BANDAR SERI BEGAWAN, Brunei -- BANDAR SERI BEGAWAN, Brunei (AP) — The United States and China wrestled for influence in Southeast Asia on Wednesday as regional leaders opened an annual summit where the Chinese looked to take advantage of the absence of U.S. President Barack Obama to showcase their rising global clout.
Gathering in tiny, oil-rich Brunei, the leaders of the 10-country Association of Southeast Asian Nations met first together before holding group discussions with their non-member partners, including the U.S., China, Japan, South Korea and India. All are seeking a greater presence in the region, but the United States and China are the two heavyweights and have long been jostling for position, even as they publicly deny rivalry and competition.
Although its annual meeting is often derided for being more talk than action, ASEAN and its 10 nations are a prized catch politically and economically in the rivalry between a rising China and a United States that has been trying to reassert dominance in the region of more than half a billion people.
Filling in for Obama, as he did earlier this week at an Asia-Pacific economic conference in Indonesia, U.S. Secretary of State John Kerry sought to highlight America's decades-long partnership with the region and urged the ASEAN members to stand united in their efforts to blunt China's increasing assertiveness in territorial disputes in the South China Sea. Several ASEAN nations, particularly the Philippines and Vietnam, have sought U.S. support in standing up to China.
Chinese premier Li Keqiang, meanwhile, spoke of major new Chinese investment and development initiatives. When it came to the South China Sea, he essentially told the ASEAN leaders that the United States should butt out.

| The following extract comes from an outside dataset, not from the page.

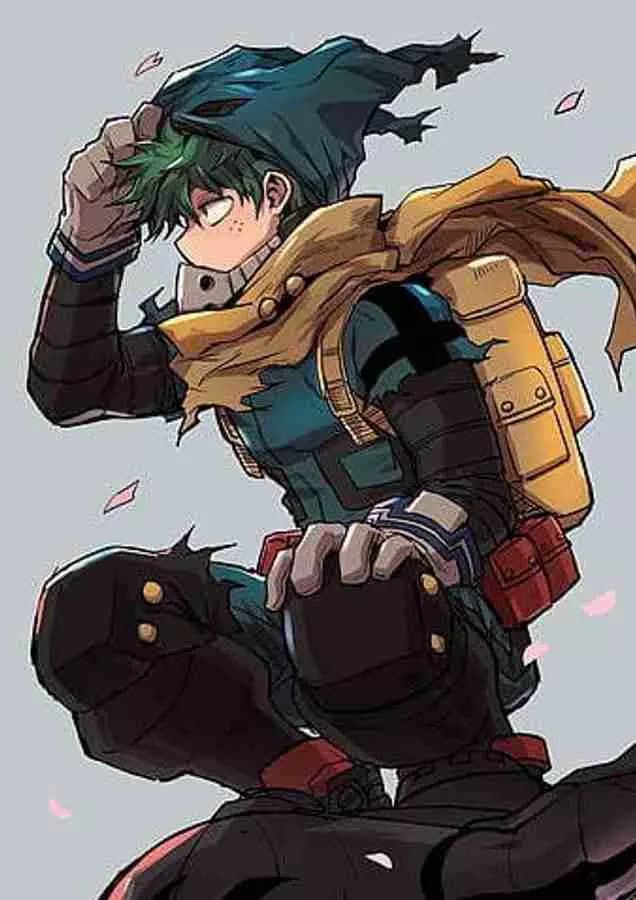Izuku Midoriya | Remake thumbnail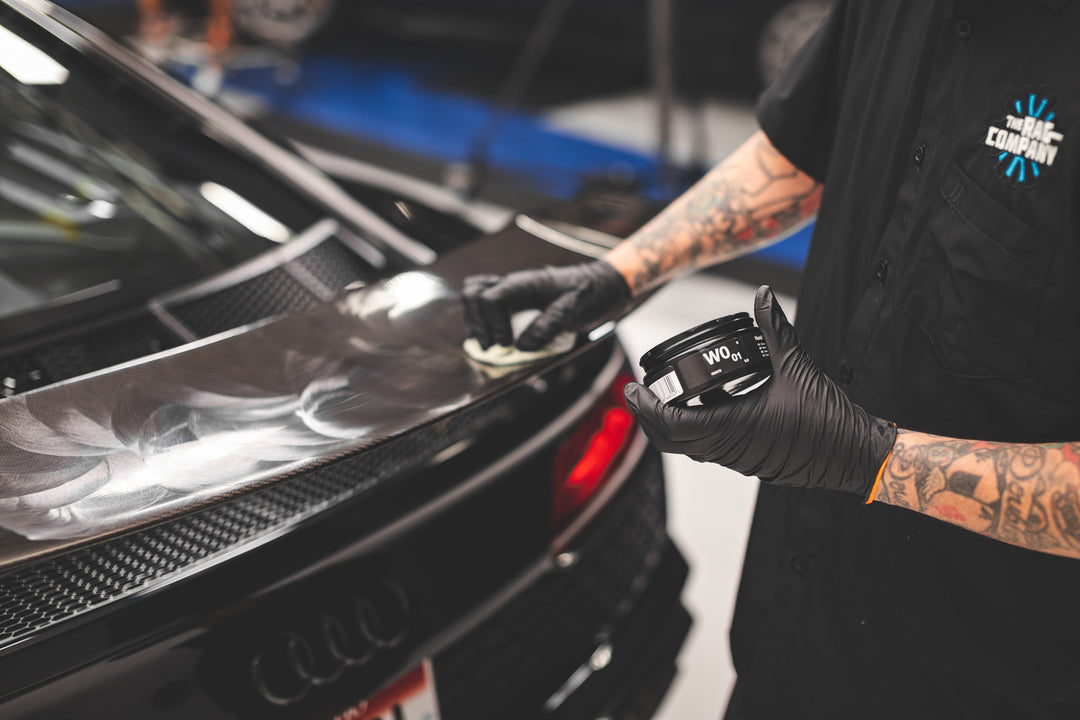 Koch Chemie Hand Wax W0.01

"We all agree the disputes in the South China Sea should be addressed in consultation and in negotiations with the parties directly concerned," Li said in his opening remarks to the ASEAN-China meeting. That meeting, scheduled immediately before the ASEAN-U.S. event, went on well past its scheduled duration, forcing Kerry to cool his heels at a Brunei government guest house for nearly an hour.
When his meeting did begin, Kerry felt obliged, as he had in Indonesia, to open his comments with an apology for Obama's absence and a vow that the United States would remain deeply involved in the Asia-Pacific.
"I assure you that these events in Washington are moment in politics and not more than that," he said, referring to the government shutdown that kept Obama at home. "The partnership that we share with ASEAN remains a top priority for the Obama administration."
"Strengthening those ties on security issues, economic issues and more ... (is) a critical part of President Obama's rebalance to Asia," Kerry added. "That rebalance is a commitment. It is there to stay and it will continue into the future.